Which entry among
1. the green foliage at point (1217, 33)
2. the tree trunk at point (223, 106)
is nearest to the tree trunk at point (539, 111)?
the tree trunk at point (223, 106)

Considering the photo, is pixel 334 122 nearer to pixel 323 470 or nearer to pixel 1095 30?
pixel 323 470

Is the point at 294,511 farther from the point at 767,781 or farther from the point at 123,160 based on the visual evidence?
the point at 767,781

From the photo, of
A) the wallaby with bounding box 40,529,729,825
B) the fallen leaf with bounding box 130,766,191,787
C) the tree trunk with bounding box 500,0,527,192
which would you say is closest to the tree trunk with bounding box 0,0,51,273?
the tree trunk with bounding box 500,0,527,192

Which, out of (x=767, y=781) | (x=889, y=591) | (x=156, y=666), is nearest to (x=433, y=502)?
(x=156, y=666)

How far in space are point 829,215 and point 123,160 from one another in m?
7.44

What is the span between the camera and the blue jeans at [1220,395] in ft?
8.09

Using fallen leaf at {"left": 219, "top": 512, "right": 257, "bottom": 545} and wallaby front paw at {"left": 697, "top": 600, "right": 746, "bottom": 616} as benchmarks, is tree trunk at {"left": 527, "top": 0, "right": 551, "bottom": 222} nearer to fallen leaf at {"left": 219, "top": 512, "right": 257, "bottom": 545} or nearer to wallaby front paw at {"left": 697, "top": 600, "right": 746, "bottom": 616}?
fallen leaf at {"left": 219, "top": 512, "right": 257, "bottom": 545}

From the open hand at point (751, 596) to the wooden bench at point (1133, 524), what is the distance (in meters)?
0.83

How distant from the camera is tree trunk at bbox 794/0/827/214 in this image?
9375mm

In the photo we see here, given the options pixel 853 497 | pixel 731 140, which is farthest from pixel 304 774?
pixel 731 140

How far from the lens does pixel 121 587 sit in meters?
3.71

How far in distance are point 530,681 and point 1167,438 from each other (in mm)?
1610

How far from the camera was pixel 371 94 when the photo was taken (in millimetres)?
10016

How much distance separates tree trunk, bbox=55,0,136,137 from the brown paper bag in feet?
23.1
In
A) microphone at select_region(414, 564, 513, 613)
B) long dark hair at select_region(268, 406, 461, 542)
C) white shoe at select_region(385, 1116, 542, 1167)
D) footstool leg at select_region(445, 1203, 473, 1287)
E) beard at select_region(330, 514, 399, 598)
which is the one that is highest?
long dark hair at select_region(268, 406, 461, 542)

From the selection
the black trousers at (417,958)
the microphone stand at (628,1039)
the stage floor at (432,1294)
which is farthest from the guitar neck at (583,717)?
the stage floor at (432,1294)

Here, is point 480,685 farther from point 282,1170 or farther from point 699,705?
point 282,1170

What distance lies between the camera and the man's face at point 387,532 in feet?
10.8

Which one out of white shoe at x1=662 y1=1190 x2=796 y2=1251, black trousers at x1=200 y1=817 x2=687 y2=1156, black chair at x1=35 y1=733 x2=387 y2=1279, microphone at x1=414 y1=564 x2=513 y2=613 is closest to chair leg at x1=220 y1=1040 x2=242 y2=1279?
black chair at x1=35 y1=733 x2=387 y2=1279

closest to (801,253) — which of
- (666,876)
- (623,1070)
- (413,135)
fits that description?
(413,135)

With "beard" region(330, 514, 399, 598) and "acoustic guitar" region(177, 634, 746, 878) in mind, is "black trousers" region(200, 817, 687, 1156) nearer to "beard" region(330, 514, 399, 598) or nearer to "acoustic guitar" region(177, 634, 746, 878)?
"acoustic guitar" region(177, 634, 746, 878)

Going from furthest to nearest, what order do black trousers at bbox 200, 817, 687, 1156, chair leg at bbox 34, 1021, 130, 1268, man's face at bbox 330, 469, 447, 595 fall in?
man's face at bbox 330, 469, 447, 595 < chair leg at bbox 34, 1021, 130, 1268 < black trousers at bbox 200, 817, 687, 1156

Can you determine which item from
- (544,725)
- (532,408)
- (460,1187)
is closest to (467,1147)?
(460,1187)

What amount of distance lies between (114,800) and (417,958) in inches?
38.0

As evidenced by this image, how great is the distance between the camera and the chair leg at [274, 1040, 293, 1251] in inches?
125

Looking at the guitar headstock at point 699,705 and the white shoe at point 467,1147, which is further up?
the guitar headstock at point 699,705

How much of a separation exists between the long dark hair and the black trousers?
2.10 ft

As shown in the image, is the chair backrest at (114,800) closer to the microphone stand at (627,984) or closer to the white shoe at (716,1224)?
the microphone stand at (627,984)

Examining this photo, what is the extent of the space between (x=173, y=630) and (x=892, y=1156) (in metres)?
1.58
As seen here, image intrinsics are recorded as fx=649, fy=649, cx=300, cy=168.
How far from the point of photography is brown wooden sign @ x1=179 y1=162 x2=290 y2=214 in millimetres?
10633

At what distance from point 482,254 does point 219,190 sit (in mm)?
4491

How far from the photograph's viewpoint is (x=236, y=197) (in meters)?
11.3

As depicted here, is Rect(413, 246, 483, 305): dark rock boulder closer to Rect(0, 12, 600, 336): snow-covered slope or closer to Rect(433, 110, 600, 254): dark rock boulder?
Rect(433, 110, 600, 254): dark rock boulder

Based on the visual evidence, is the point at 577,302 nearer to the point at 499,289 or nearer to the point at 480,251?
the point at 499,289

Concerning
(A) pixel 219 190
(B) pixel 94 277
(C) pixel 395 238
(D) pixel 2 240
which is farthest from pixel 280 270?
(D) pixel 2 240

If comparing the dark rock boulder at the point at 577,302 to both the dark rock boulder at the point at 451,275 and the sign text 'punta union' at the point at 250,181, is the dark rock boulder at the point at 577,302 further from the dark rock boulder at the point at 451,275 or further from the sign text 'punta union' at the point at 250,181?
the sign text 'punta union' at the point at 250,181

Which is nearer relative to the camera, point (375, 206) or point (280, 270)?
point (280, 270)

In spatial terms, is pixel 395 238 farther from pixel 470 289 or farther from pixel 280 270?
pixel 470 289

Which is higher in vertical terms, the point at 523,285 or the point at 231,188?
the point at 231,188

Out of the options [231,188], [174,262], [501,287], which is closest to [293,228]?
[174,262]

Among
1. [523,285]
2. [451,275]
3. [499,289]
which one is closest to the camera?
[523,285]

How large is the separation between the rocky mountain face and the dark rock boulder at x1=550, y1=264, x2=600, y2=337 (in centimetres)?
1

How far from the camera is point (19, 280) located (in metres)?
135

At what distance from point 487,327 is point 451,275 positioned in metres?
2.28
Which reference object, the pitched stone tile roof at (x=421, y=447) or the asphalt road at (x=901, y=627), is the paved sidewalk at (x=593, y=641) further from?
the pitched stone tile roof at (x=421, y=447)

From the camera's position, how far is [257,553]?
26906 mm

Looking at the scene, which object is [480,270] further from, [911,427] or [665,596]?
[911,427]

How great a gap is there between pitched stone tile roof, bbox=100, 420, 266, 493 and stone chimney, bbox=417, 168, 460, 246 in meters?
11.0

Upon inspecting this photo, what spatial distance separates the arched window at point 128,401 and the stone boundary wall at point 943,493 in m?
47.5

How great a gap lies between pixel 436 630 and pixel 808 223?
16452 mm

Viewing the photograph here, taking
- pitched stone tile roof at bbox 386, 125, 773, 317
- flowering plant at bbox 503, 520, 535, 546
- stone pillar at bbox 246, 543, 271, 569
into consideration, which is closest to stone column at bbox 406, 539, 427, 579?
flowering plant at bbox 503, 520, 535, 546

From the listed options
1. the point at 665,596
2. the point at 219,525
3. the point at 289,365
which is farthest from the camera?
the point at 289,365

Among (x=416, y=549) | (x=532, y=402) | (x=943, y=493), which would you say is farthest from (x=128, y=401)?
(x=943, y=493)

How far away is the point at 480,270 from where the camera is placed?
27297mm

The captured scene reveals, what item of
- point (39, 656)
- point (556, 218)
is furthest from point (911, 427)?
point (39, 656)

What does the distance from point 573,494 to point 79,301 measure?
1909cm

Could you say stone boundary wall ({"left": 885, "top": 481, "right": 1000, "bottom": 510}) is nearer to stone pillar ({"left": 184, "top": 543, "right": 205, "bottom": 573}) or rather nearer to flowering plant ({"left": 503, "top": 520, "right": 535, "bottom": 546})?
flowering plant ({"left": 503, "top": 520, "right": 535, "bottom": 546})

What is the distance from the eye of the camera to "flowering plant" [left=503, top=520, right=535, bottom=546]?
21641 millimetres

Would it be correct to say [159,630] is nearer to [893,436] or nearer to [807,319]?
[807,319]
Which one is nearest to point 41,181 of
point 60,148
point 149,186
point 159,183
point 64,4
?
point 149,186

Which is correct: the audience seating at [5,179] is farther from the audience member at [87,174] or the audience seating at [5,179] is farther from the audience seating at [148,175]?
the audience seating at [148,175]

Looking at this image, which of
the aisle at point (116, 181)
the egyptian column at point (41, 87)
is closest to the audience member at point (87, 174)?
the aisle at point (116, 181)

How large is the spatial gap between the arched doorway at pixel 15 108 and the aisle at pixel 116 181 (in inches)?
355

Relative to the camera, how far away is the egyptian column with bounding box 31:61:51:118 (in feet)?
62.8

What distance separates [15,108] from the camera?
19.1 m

---------------

* **WHAT IS BEING ASKED**:
Output the line containing "From the listed options" and all lines after it to the end of the records, exactly as given.

* **RESULT BELOW**:
From the listed options
1. the point at 665,596
2. the point at 219,525
3. the point at 289,365
which is farthest from the camera?
the point at 289,365

Among (x=416, y=549) | (x=532, y=402) | (x=943, y=493), which would you say is farthest from (x=128, y=401)?
(x=943, y=493)

How far away is the point at 480,270 from where the camera is placed?
27297mm

The captured scene reveals, what item of
- point (39, 656)
- point (556, 218)
is furthest from point (911, 427)?
point (39, 656)

What does the distance from point 573,494 to point 79,301 measure?
1909cm

Could you say stone boundary wall ({"left": 885, "top": 481, "right": 1000, "bottom": 510}) is nearer to stone pillar ({"left": 184, "top": 543, "right": 205, "bottom": 573}) or rather nearer to flowering plant ({"left": 503, "top": 520, "right": 535, "bottom": 546})?
flowering plant ({"left": 503, "top": 520, "right": 535, "bottom": 546})

What is the distance from the eye of the camera to "flowering plant" [left=503, top=520, right=535, bottom=546]?
21641 millimetres

Would it be correct to say [159,630] is nearer to [893,436] or nearer to [807,319]?
[807,319]
Which one is nearest to point 41,181 of
point 60,148
point 149,186
point 159,183
point 64,4
?
point 149,186

Which is correct: the audience seating at [5,179] is farther from the audience member at [87,174] or the audience seating at [5,179] is farther from the audience seating at [148,175]?
the audience seating at [148,175]

Looking at this image, which of
the aisle at point (116, 181)
the egyptian column at point (41, 87)
is closest to the audience member at point (87, 174)?
the aisle at point (116, 181)

How large is the spatial gap between the arched doorway at pixel 15 108 and the aisle at pixel 116 181 (in inches)?
355

Relative to the camera, how far away is the egyptian column with bounding box 31:61:51:118 (in feet)?
62.8

What distance separates [15,108] from the camera?
19.1 m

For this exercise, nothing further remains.